Brazilian fans just aren’t singing anymore

Self-proclaimed ‘country of football’ has lost a traditional fan culture

Fans take pictures at the 2014 World Cup Group A soccer match between Cameroon and Brazil at the Brasilia national stadium in Brasilia June 23, 2014. Photograph: Dominic Ebenbichler/Reuters

Fans take pictures at the 2014 World Cup Group A soccer match between Cameroon and Brazil at the Brasilia national stadium in Brasilia June 23, 2014. Photograph: Dominic Ebenbichler/Reuters

Fri, Jun 27, 2014, 10:00

Brazil is never tired of telling us that it is the país do futebol – the country of football. And in fairness it does have five World Cups and a pantheon of players who over the years have done enough on the field that we can concede the argument.

But the problem with hosting a World Cup in South America, as Brazilians are rapidly finding out, is that the neighbours will show up in huge numbers. Fans from Argentina, Chile, Uruguay and Colombia are here, with their own exuberance highlighting something gringos resident in Brazil have long known about – that as far as the seleção is concerned Brazil has something of a prawn sandwich brigade problem.

* * *

● **Stated exercise A**
In the article on Brazilian fans, write out the passage between "Brazil is never" and "sandwich brigade problem.", inclusive.
● **Stated exercise B**
Answer these questions from the article on Brazilian fans:
(i) How many World Cups does Brazil have?
(ii) Fans from which four countries are named as being in Brazil?
(iii) At which stadium was the Cameroon–Brazil match in the photograph caption played?
● **Stated exercise C**
Carry the article on Brazilian fans forward from the point where it stops.

* * *

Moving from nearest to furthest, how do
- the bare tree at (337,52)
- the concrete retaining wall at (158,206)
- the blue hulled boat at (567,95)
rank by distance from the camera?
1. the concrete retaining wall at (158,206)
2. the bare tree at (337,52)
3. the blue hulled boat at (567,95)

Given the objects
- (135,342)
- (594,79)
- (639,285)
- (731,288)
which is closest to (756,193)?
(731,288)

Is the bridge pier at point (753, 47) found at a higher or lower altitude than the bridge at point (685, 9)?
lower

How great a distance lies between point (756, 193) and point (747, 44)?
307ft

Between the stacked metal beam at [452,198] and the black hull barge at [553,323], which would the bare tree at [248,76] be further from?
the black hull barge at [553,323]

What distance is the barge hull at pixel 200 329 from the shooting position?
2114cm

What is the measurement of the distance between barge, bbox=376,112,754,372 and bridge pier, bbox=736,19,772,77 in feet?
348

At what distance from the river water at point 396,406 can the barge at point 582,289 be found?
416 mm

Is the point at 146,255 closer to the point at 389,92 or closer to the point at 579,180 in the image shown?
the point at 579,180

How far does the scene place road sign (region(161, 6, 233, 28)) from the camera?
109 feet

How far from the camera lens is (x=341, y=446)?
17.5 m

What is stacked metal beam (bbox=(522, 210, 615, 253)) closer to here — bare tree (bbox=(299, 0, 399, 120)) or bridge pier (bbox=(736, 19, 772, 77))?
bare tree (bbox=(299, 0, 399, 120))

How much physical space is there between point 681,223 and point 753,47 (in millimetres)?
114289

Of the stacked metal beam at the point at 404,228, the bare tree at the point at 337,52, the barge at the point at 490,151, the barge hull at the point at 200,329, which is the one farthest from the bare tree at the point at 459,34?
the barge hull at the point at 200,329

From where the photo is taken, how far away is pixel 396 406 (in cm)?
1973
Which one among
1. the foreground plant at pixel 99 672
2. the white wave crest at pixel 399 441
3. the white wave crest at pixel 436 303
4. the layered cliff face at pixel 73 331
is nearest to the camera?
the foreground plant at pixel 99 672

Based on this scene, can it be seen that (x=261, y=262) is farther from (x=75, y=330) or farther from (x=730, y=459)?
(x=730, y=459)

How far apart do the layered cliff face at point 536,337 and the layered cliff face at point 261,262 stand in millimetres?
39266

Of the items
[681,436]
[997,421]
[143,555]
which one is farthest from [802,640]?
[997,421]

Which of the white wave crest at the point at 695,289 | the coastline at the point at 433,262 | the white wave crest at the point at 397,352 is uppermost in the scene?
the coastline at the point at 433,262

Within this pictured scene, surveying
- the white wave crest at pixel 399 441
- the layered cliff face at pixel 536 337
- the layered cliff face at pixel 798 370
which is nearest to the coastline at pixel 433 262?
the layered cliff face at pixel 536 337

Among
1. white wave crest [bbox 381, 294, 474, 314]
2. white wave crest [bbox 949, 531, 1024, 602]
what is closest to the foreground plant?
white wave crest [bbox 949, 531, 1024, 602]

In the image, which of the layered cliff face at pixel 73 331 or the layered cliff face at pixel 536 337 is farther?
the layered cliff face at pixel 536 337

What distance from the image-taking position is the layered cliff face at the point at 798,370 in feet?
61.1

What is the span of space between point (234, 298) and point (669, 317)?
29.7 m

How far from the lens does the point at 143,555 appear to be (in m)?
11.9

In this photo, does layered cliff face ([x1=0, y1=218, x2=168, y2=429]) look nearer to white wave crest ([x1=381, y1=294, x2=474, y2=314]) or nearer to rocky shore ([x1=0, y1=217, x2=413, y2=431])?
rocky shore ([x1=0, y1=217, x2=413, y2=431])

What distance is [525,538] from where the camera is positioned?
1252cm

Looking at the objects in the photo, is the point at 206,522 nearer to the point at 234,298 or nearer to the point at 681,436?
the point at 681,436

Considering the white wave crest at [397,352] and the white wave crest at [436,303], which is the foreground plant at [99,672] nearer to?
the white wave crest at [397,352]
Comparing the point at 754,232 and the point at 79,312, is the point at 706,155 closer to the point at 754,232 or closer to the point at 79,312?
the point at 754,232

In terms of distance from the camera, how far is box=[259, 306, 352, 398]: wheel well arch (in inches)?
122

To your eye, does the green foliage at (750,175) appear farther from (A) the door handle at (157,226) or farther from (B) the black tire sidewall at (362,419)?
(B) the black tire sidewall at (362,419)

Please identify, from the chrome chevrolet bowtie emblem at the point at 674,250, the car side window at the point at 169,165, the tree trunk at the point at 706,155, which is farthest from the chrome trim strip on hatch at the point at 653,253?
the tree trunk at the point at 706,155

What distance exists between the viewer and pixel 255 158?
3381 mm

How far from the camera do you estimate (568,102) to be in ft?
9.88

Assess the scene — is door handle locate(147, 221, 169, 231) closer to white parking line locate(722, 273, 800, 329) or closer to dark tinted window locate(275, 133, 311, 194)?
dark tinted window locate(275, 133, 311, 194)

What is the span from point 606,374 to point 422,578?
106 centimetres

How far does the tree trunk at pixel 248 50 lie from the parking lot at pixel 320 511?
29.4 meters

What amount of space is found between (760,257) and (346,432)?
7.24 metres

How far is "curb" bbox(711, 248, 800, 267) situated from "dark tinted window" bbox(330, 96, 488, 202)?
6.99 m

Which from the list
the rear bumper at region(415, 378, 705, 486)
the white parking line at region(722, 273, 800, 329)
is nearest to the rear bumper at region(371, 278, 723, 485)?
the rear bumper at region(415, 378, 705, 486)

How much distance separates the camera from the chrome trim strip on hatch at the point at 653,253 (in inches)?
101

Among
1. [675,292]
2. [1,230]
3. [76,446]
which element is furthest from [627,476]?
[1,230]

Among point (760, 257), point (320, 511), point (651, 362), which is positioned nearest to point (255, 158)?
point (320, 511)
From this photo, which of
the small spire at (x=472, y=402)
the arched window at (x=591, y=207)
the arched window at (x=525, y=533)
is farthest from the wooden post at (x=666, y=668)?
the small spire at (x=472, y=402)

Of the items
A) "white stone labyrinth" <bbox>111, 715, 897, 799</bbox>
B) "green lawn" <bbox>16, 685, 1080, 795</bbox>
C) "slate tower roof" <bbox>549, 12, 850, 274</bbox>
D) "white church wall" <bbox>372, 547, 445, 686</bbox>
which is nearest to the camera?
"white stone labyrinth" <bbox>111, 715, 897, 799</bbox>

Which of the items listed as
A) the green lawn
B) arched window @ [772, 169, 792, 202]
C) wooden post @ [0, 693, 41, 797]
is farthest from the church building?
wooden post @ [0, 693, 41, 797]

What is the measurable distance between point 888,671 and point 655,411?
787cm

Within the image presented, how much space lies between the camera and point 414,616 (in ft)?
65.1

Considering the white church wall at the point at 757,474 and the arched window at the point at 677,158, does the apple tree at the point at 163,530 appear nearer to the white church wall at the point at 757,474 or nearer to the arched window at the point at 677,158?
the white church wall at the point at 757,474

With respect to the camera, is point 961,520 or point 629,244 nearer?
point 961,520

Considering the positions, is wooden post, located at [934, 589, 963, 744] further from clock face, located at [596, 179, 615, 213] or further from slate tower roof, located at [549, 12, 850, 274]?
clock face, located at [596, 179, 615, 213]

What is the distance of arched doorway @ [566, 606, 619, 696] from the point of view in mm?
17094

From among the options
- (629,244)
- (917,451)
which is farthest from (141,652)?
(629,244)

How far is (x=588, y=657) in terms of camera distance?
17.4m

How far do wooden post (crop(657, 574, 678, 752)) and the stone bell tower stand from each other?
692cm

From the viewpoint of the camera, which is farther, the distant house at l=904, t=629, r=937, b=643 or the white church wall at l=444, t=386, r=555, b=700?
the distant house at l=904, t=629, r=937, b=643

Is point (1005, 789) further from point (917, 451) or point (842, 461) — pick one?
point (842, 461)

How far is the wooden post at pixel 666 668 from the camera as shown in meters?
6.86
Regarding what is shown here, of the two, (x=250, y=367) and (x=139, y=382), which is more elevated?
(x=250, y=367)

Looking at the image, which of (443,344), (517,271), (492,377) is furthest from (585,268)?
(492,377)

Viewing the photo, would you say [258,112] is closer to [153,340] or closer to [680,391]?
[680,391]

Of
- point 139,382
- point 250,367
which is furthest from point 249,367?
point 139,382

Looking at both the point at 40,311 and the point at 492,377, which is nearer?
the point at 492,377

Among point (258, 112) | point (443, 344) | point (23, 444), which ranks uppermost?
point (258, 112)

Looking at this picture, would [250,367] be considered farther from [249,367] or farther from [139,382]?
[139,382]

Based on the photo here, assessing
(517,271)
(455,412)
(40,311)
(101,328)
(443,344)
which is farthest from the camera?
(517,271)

* * *

● **Task response A**
Brazil is never tired of telling us that it is the país do futebol – the country of football. And in fairness it does have five World Cups and a pantheon of players who over the years have done enough on the field that we can concede the argument.

But the problem with hosting a World Cup in South America, as Brazilians are rapidly finding out, is that the neighbours will show up in huge numbers. Fans from Argentina, Chile, Uruguay and Colombia are here, with their own exuberance highlighting something gringos resident in Brazil have long known about – that as far as the seleção is concerned Brazil has something of a prawn sandwich brigade problem.

● **Task response B**
(i) Five
(ii) Argentina, Chile, Uruguay and Colombia
(iii) The Brasilia national stadium in Brasilia

● **Task response C**
It is not that Brazil fans do not make much noise, rather that it is the wrong sort of noise. This paper’s Ken Early described being at their side’s opening game against Croatia as like attending a One Direction concert rather than a football match.

“It is obvious that the [Brazil] fans at the World Cup are not your day-to-day fans,” noted Luiz Fernando Gomes in sports daily Lance! who admitted the locals lost the battle of the stands to their outnumbered Mexican rivals “almost by a knockout” when the two sides met in Fortaleza.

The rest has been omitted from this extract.